Dev mode not working
--------------------
* Make sure you started the cluster with the Orchest repository mounted, see :ref:`here <cluster-mount>`.
* If you have changed some dependencies (i.e. requirements.txt files) you have to rebuild the image and
  kill the pod to get it redeployed.

Can't log-in to authentication enabled instance
-----------------------------------------------
Open ``k9s`` and open a shell (``s`` shortcut) on the ``orchest-database`` pod.

.. code-block:: bash

   # Log into the DB
   psql -U postgres -d orchest_api

   UPDATE settings
   SET value = '{"value": false}'
   WHERE name='AUTH_ENABLED';

Next you need to ``orchest restart`` on your host for the changes to take affect.
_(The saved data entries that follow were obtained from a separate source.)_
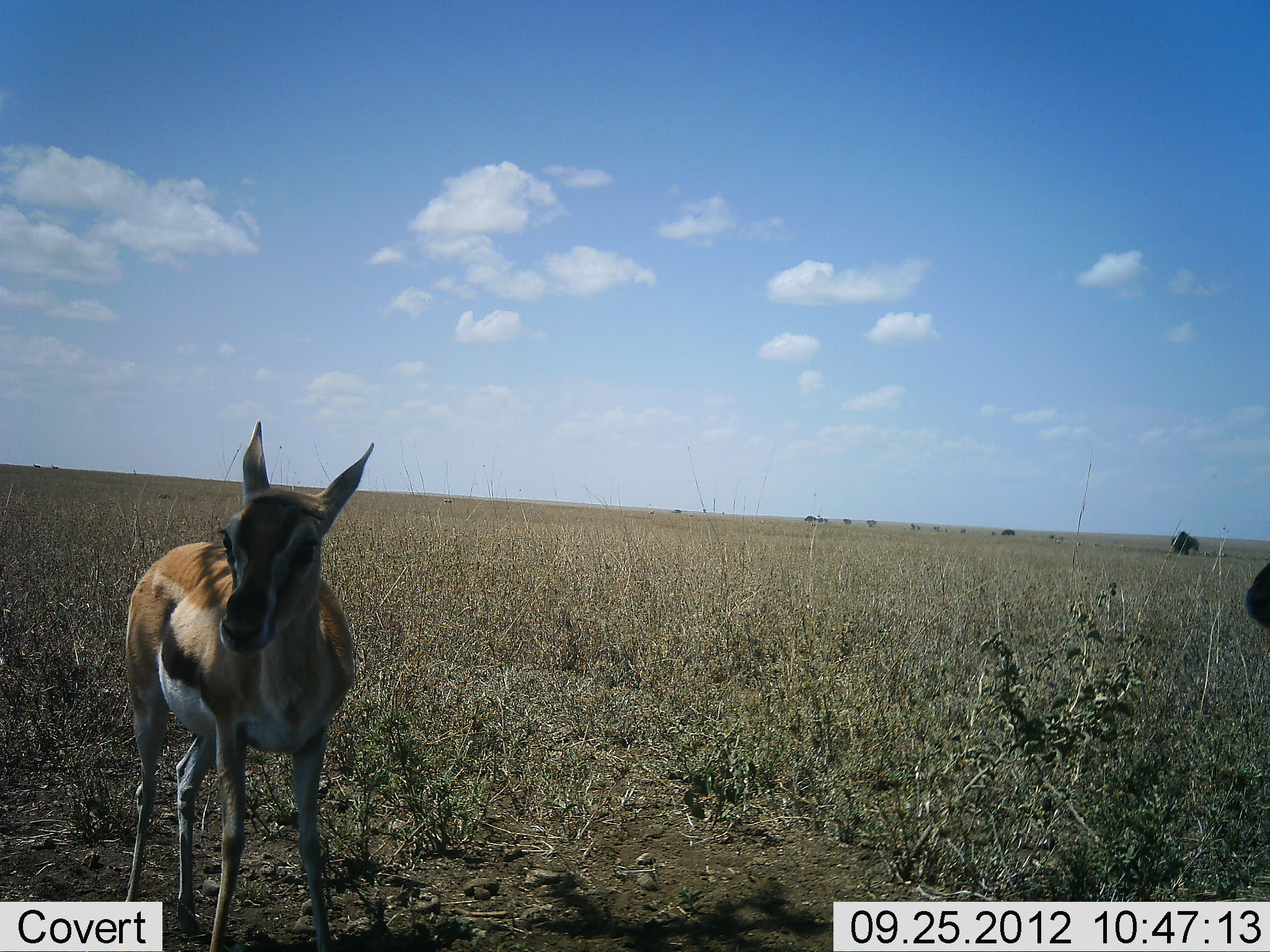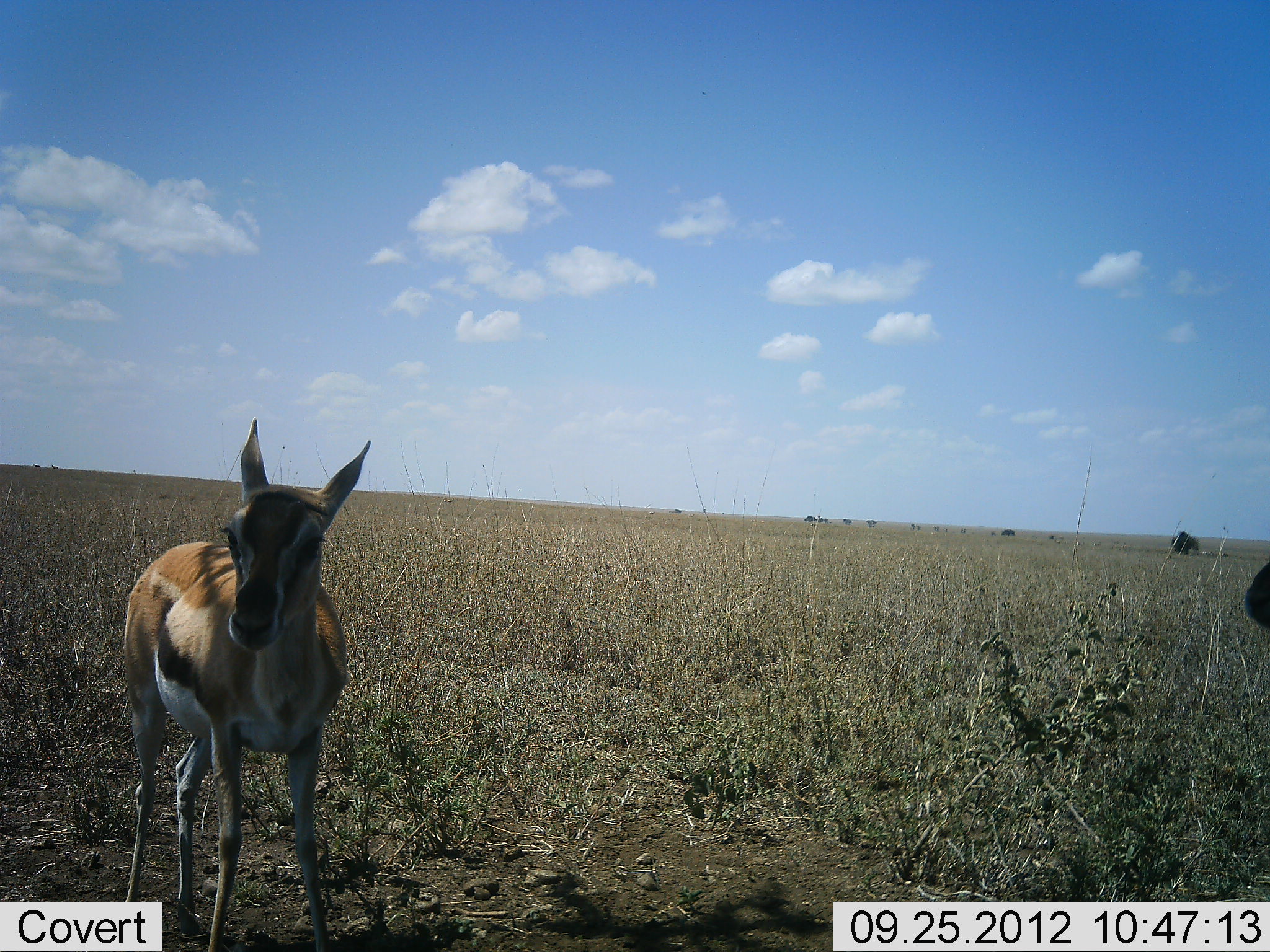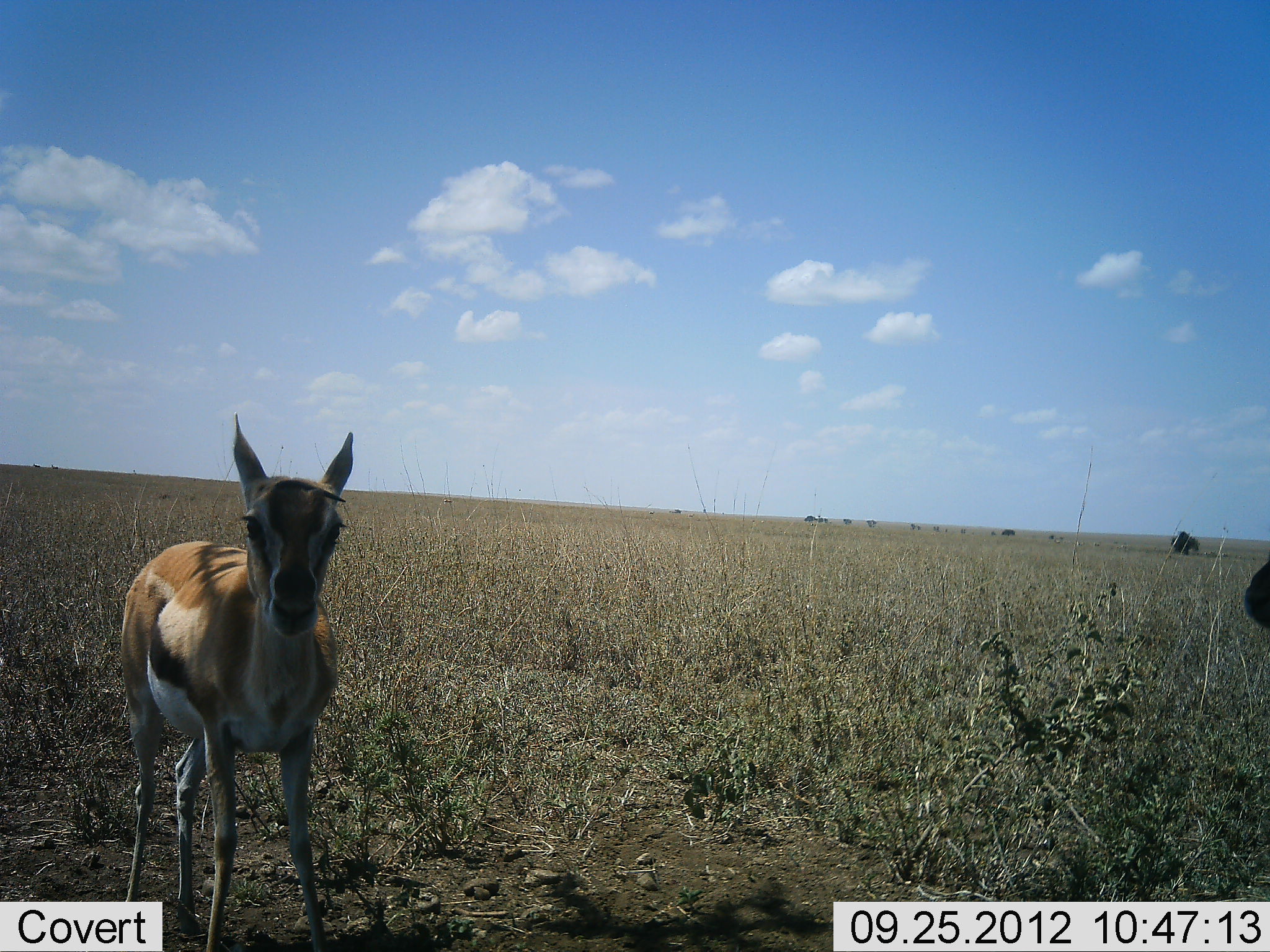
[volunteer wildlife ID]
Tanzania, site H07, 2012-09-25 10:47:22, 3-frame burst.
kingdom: Animalia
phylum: Chordata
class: Mammalia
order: Artiodactyla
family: Bovidae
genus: Eudorcas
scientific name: Eudorcas thomsonii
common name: thomson's gazelle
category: gazellethomsons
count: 1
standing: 100%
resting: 0%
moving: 0%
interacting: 0%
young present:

Or kill the
appropriate pods so that they restart.

Missing environment variables in pods
-------------------------------------

**What it looks like**
   The pods of the ``orchest-api``, ``orchest-webserver``, ``auth-server`` or ``celery-worker`` are
   having issues related to missing environment variables. E.g. they can't start because a given
   environment variable is not defined or is wrongly defined.

**Context**
   Some parts of Orchest, like the ``orchest-controller``, are never stopped, regardless of issuing
   a ``orchest restart`` or ``orchest stop``. This makes it so that, despite rebuilding all images
   (i.e. including the controller) on a given branch and restarting Orchest, the new controller
   image is not actually deployed. This leads to an inconsistency between what's running in the
   cluster.

**How to solve**
   - make sure you have built the controller image, ``eval $(minikube -p minikube docker-env)``
     then ``bash scripts/build_container.sh -i orchest-controller -o $TAG -t $TAG``.

   - stop Orchest, ``orchest stop``.

   - cause a redeployment of the controller image by killing the controller pod,
     ``kubectl delete pod -n orchest -l app.kubernetes.io/name=orchest-controller``, or
     scale down and back up the controller deployment, or any other preferred solution.

   - start Orchest, ``orchest start``.